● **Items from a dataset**
⁂

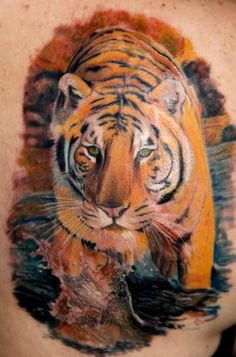 pictures of tiger tattoos | Amazing Realistic Tiger Tattoo Amazing Realistic Tiger Tattoo
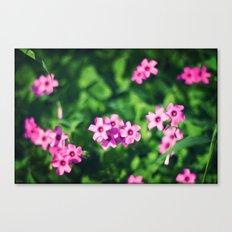little  cute  flowers Canvas Print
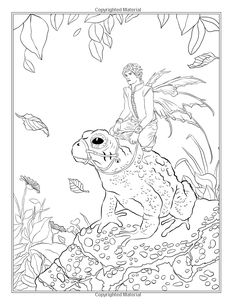 Fairy Companions Coloring Book - Fairy Romance, Dragons and Fairy Pets (Fantasy Art Coloring by Selina) (Volume 4): Selina Fenech: 9780994355447: Amazon.com: Books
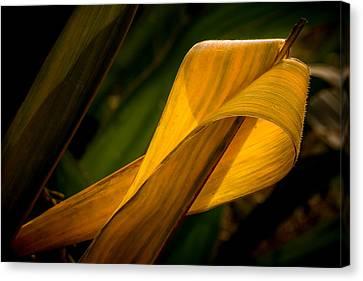 Corn Leaf Canvas Print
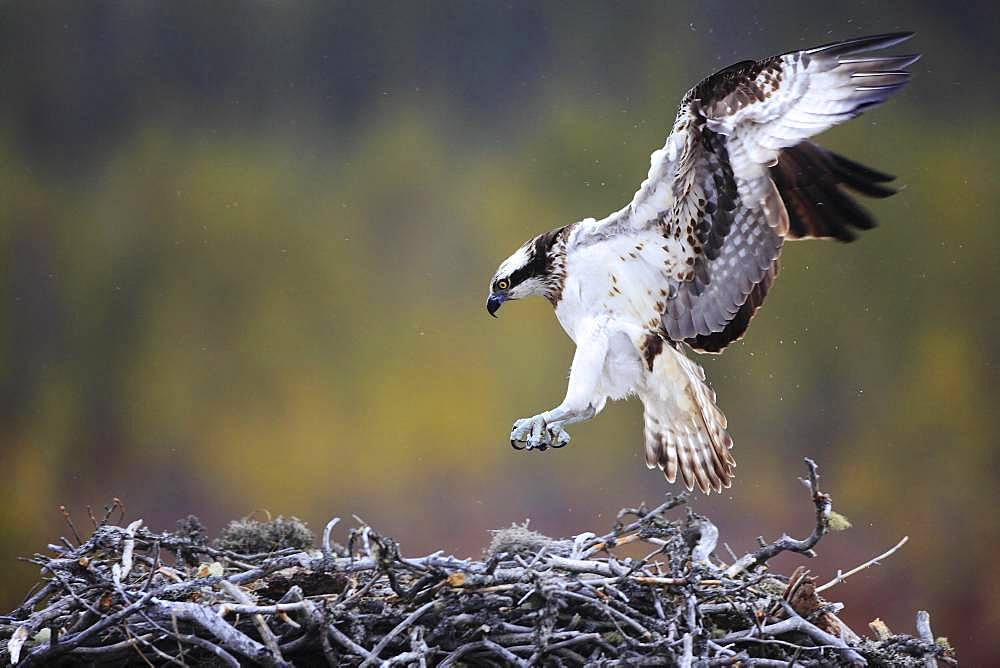 Osprey (Pandion haliaetus) arriving on his nest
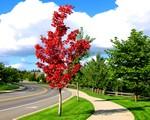 绿化苗木--- 红枫 红枫单株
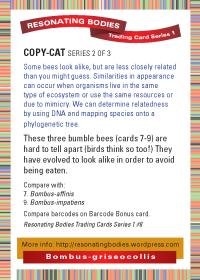 rbtcs1-rev2009-16-card-back-08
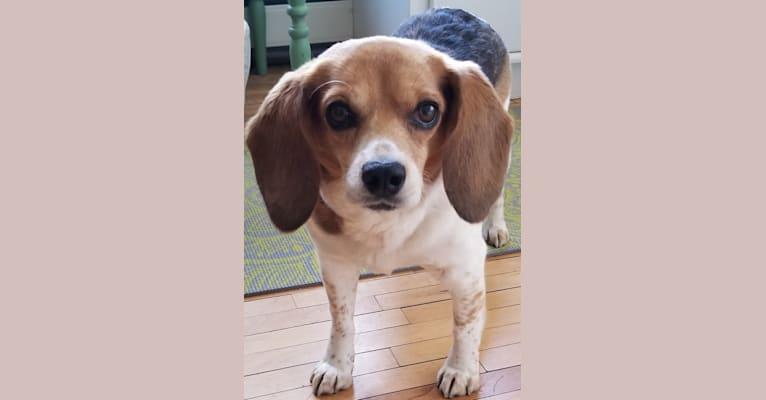 Photo of Libby, a Beagle  in St Paul, Minnesota, USA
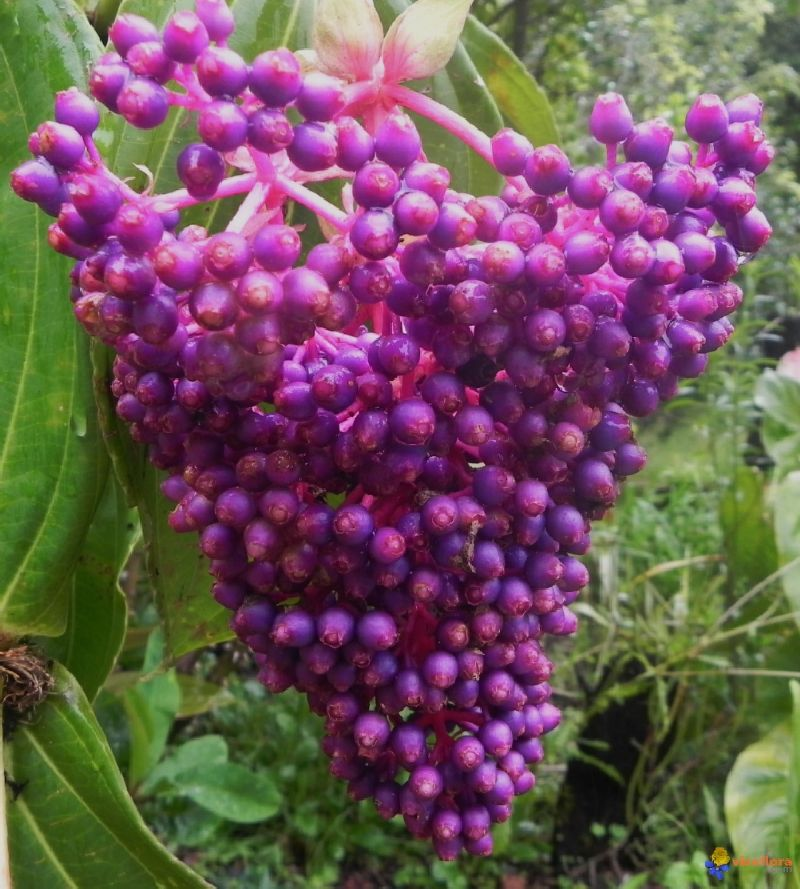 adelaparvu.com despre planta Medinilla magnifica, Text Carli Marian (5)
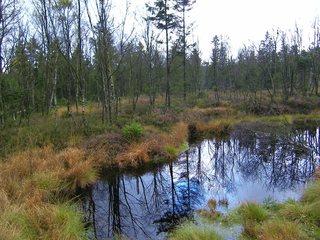 Moor 2 - Moor, Landschaft, Landschaftsform, Hochmoor, Feuchtgebiet, Solling, Wasser, Sumpf, Birken, Naturschutzgebiet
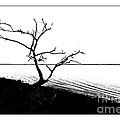 Tree Silhouette by Bruce Bain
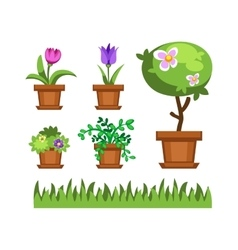 Garden tree and flowers vector image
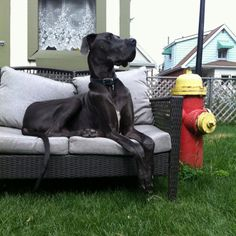 Blue Great Dane 'Ares' with personal fire hydrant... The envy of all male dogs!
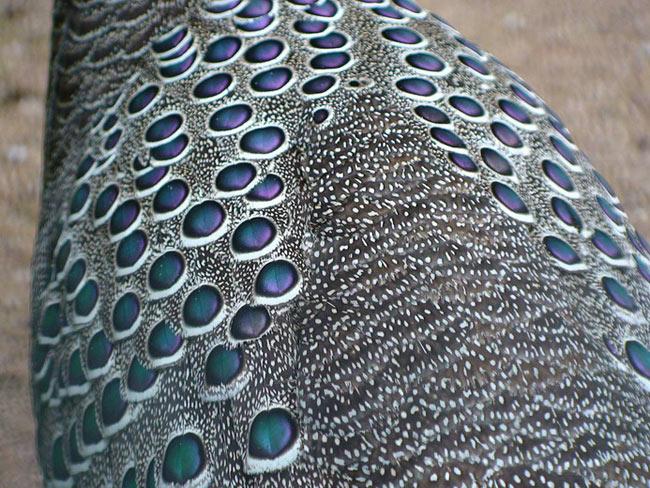 Loài gà này có hình thể cân đối, bộ lông màu xám điểm những đốm tròn màu xanh tím rất bắt mắt.
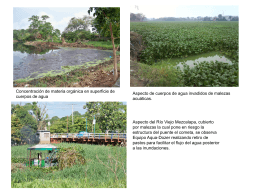 foto 6 lagunas y rio mezacalapa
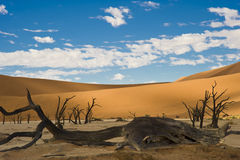 Sossusvlei - Namibia - dead Acacia. Dead vlei in the Sossusvlei desert in Namibia stock photo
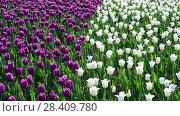 Купить «There are many lilac and white tulips in flowerbed», видеоролик № 28409780, снято 14 мая 2018 г. (c) Володина Ольга / Фотобанк Лори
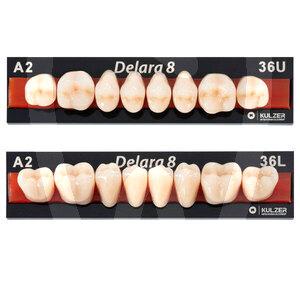 Product - Denti Posteriori Delara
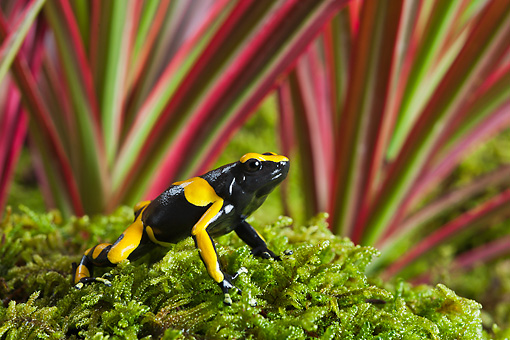 FRG 01 TK0075 01 © Kimball Stock Bumblebee Poison Dart Frog Sitting On Moss Guyana, South America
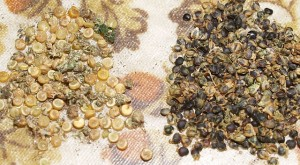 Quinoa and Good King Henry/Stolt Henrik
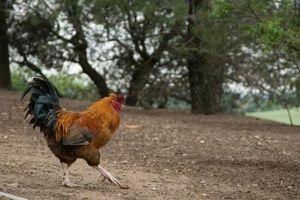Una lista de las razas de pollo que son buenos para los huevos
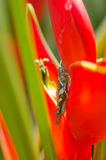 Grasshopper on red Heliconia Stock Image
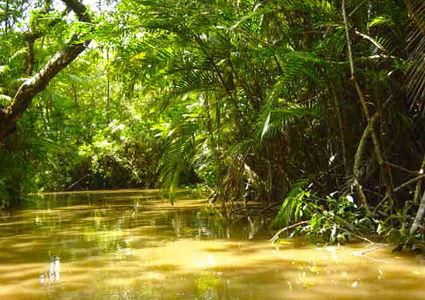 an-ultimate-peruvian-amazon-adventure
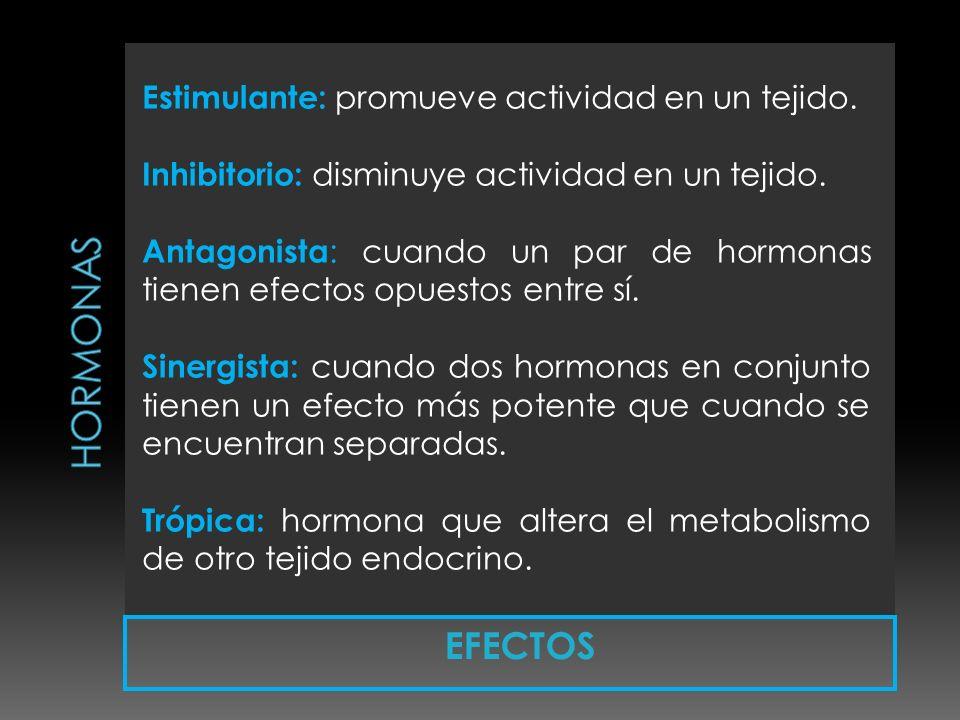 EFECTOS Estimulante: promueve actividad en un tejido. Inhibitorio: disminuye actividad en un tejido. Antagonista : cuando un par de hormonas tienen ef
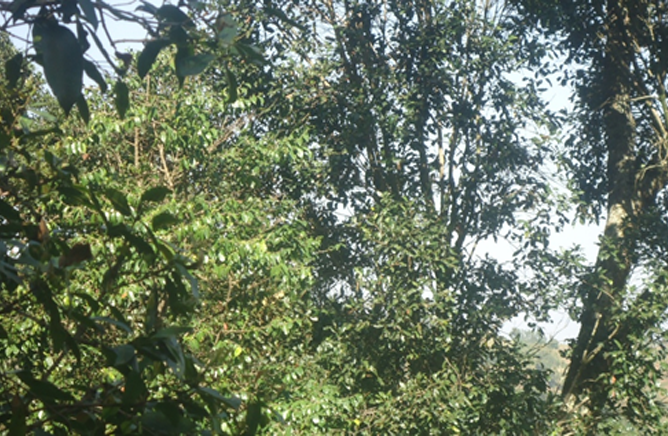 Agro-forestry of Gedeo - Under tentative list of  UNESCO(1)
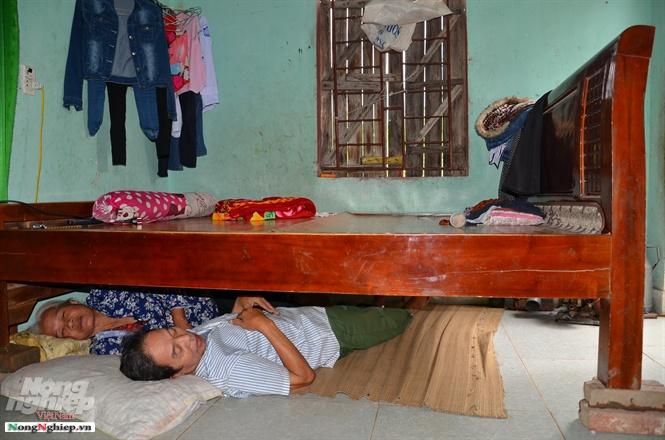 Một cặp vợ chồng già ở Hải Phòng mùa hè thường phải nằm dưới gầm giường vì nhà quá thấp, nóng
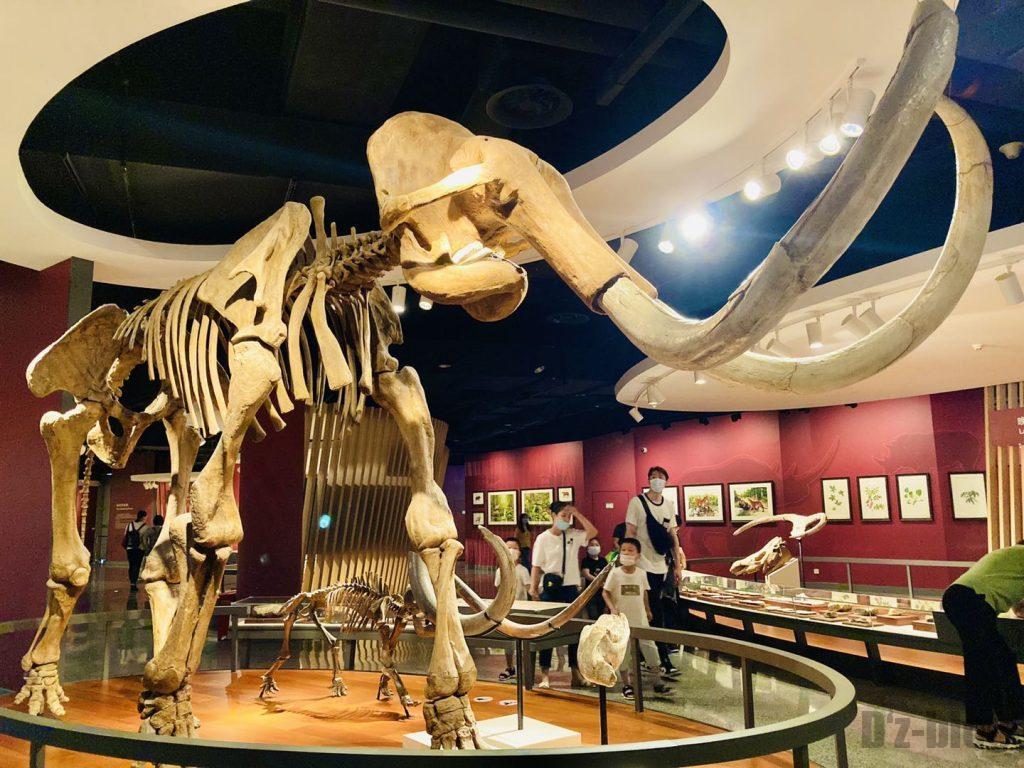 上海自然博物館大型牙像全身化石アップ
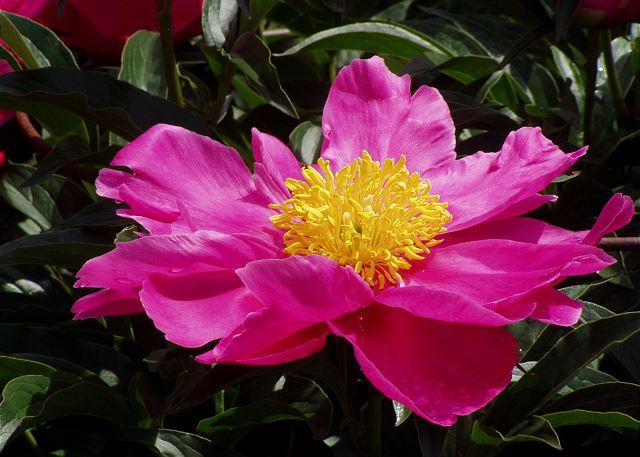 Poipu Plantation Hibiscus 140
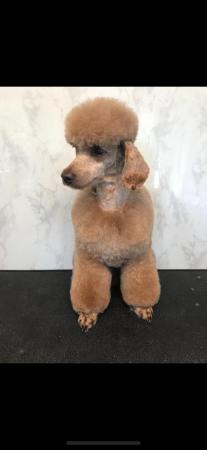 Image 2 of Kc registered Red Toy poodle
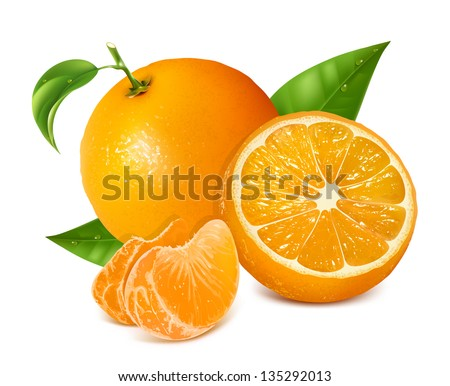 Photo-realistic vector illustration. Fresh oranges fruits with green leaves and slices.
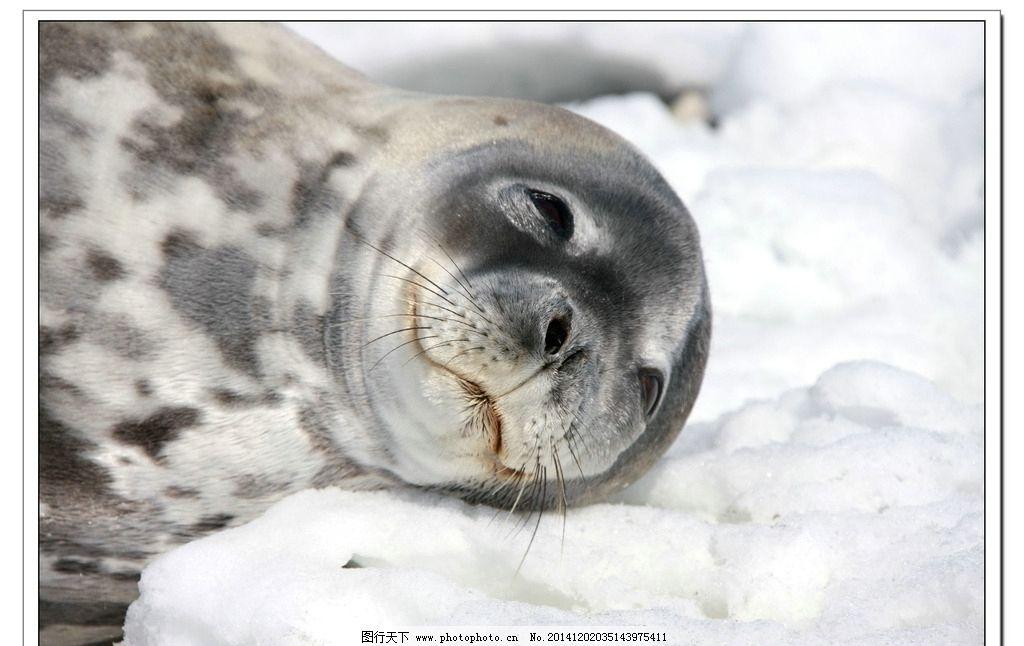 南极 海狮 冰川 动物 自然 海洋 国外旅游 旅游摄影 海狮图片 摄影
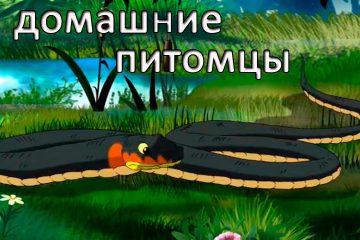 Razvivayushhie-multfilmy-Sovy-Moi-Domashnie-Pitomtsy-Terrarium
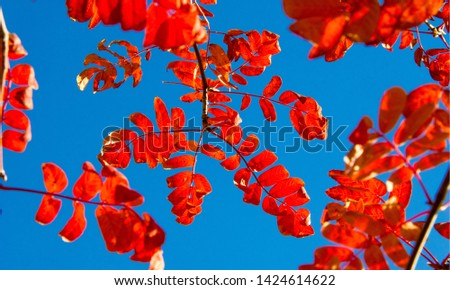 Autumn landscape photography, mountain ash in full beauty, illuminated by the colors of autumn. A tree with fruits in the form of a bunch of orange-red berries, as well as the most berries #1424614622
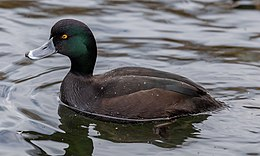 New Zealand scaup, The Groynes, Christchurch, New Zealand.jpg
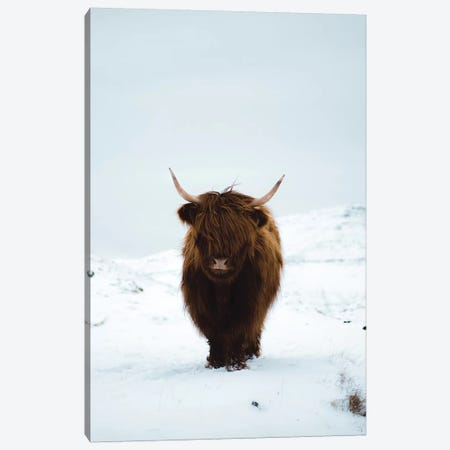 Highland Cattle, Faroe Islands I Canvas Print #FSB23} by Steffen Fossbakk Canvas Art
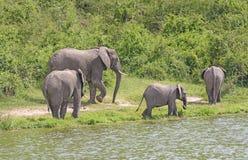 Familjgrupp för afrikansk elefant längs en flod Arkivbild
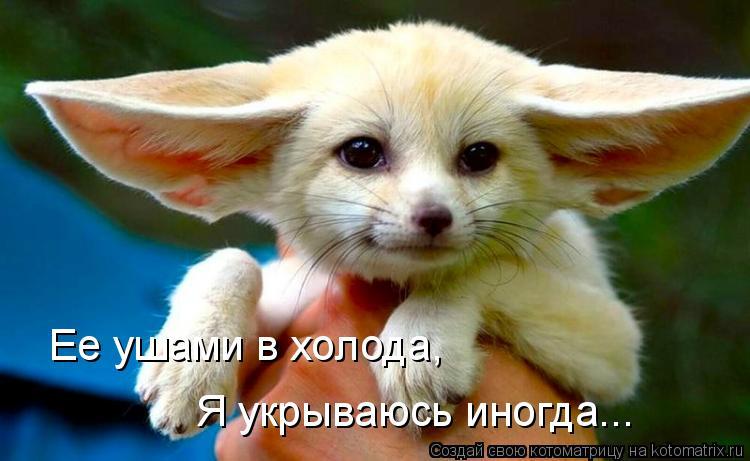 Котоматрица: Ее ушами в холода,  Я укрываюсь иногда...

⁂

● **ASSIGNMENT**
Return exactly the stretch above whose first line contains "Tree Silhouette by Bruce Bain" and whose last line contains "Quinoa and Good King Henry/Stolt Henrik", and nothing outside it. The pictures should not appear.

● **RESPONSE BELOW**
 Tree Silhouette by Bruce Bain
 Garden tree and flowers vector image
 Blue Great Dane 'Ares' with personal fire hydrant... The envy of all male dogs!
 Loài gà này có hình thể cân đối, bộ lông màu xám điểm những đốm tròn màu xanh tím rất bắt mắt.
 foto 6 lagunas y rio mezacalapa
 Sossusvlei - Namibia - dead Acacia. Dead vlei in the Sossusvlei desert in Namibia stock photo
 Купить «There are many lilac and white tulips in flowerbed», видеоролик № 28409780, снято 14 мая 2018 г. (c) Володина Ольга / Фотобанк Лори
 Product - Denti Posteriori Delara
 FRG 01 TK0075 01 © Kimball Stock Bumblebee Poison Dart Frog Sitting On Moss Guyana, South America
 Quinoa and Good King Henry/Stolt Henrik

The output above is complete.